Microsoft is to extend support for Windows 7 - at a price - when the operating system reaches end of life (EOL) on 14 January 2020.
While that's in fewer than 500 days, Windows 7 still accounts for around 40 per cent of the world's desktop and laptop computers, many of them humming away in corporate and public-sector environments around the world.
For the first time, though, Microsoft has explicitly promised that it will carry on supporting Windows 7, but only for users willing to pay.
It followed the same policy with Windows XP, but those deals tended to be done behind closed doors, and organisations had more pressing security reasons for migrating from Windows XP, rather than dragging their feet.
Prices will vary depending on volume (charges are per machine), and will increase over time.
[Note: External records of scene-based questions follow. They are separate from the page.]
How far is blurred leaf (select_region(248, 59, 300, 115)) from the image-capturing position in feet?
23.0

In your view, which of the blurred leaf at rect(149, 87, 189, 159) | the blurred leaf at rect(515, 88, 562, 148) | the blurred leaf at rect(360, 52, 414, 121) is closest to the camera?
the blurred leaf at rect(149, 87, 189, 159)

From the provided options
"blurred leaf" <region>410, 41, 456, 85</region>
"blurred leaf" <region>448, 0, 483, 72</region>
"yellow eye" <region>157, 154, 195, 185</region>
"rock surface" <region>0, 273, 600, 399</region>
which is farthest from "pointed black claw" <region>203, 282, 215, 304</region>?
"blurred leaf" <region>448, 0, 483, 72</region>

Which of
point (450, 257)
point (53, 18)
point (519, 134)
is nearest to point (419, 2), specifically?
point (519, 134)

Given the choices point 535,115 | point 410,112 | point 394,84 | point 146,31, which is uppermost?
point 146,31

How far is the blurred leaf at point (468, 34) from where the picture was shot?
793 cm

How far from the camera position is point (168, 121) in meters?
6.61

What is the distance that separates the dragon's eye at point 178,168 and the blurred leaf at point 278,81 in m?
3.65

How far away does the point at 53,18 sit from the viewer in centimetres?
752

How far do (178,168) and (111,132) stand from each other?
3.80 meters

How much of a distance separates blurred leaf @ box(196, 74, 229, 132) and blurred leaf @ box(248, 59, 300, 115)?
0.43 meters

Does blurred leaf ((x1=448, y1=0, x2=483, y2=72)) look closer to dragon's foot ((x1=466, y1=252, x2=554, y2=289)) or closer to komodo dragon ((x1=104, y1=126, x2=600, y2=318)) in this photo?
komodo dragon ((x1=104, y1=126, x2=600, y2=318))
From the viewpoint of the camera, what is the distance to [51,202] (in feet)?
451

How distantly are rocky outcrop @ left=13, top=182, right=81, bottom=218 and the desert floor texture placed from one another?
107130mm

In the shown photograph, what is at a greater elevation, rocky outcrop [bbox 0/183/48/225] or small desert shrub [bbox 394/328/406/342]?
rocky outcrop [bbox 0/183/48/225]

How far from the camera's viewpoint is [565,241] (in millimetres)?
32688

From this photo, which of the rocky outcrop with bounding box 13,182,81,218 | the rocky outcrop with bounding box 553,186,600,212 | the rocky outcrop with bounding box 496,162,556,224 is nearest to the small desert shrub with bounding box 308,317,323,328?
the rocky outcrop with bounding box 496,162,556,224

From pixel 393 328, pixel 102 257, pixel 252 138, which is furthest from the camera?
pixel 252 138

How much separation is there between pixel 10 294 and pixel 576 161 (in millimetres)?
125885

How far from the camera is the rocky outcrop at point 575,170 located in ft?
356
So, by January 2023, when even this new form of extended-extended support end, organisations running Windows 7 could be paying a small fortune.
In a recent survey, it was found that well over half of companies had no plans to move to Windows 10.
Microsoft has not suggested that it has any plans to make businesses contractually obliged to show that they are working towards migration, as they did with Windows XP. By 2022, though, it may be that the fees are so high that it's actually worth more to Microsoft not to force upgrades.
It is understood that the UK government paid £5.5m in public money for a year of extended support for Windows XP, which didn't include vital services like the NHS - indicating how profitable extended-extended support could be for the software giant.